Let me submit yet another little proposition here: Faith is the position that there is something beyond reason. We cannot hope to falsify that. But we can safely say that there is no reasonable way to talk about whatever is "there", beyond reason.
I think that you, and your church, completely and utterly fail in going all the way. And that's what we need to do: GO ALL THE WAY. There is probably something beyond reason, and we cannot talk about it, so LET'S STOP TALKING ABOUT IT.
Yes, I do understand submitting to the transcendent. And I think that that is, to a part, what you're aiming at -- most probably it's something that every somewhat mature human being is striving for: transcendence. And of course, we're all failing at it, all the time. And that's okay.
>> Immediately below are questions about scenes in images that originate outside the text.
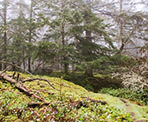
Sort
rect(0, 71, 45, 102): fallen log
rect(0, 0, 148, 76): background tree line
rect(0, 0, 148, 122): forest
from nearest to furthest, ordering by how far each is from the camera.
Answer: rect(0, 71, 45, 102): fallen log < rect(0, 0, 148, 122): forest < rect(0, 0, 148, 76): background tree line

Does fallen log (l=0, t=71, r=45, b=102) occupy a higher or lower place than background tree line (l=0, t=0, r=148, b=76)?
lower

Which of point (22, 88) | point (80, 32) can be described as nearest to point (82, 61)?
point (80, 32)

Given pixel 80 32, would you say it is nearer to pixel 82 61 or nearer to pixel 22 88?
pixel 82 61

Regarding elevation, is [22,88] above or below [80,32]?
below

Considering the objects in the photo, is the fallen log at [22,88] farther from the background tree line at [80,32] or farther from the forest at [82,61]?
the background tree line at [80,32]

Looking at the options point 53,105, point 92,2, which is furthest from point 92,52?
point 53,105

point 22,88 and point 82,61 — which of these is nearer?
point 22,88

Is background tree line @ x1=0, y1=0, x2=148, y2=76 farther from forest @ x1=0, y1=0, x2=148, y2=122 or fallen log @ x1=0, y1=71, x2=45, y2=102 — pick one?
fallen log @ x1=0, y1=71, x2=45, y2=102

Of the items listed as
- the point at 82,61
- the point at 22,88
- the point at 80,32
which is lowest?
the point at 22,88

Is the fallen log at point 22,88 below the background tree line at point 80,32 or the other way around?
below

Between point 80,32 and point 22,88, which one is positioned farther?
point 80,32

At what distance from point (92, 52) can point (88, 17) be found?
9.41 feet

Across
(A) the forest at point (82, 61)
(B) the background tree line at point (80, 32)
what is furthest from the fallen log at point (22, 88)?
(B) the background tree line at point (80, 32)

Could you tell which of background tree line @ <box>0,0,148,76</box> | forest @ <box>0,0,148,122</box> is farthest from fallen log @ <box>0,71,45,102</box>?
background tree line @ <box>0,0,148,76</box>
The mistake I see is not having Faith per se; the mistake is having Faith IN SOMETHING. In a doctrine, a dogma. "God is a person", "God is love", "God thinks that premarital sex is wrong". All of those are speculations. Nothing wrong with speculations, but one shouldn't treat a speculation as a fact. (The same goes, of course, for "universal energy", "karma", "the law of attraction", etc.)
You cannot set something up to be beyond reason, and then move on to talk about that something as if you knew it. It's having the cake, and eating it. As I'm sure you're well aware after years of academic study in theology and philosophy, in order to talk about something you always need reason.
The mistake is, as I like to call it somewhat cheekily, falling for one's own bullshit.
The moment the roman catholic church stops falling for its own bullshit, and starts recognizing that it has no clue about god, or about Jesus, or about the trinity, is exactly the moment that it may become useful for humanity.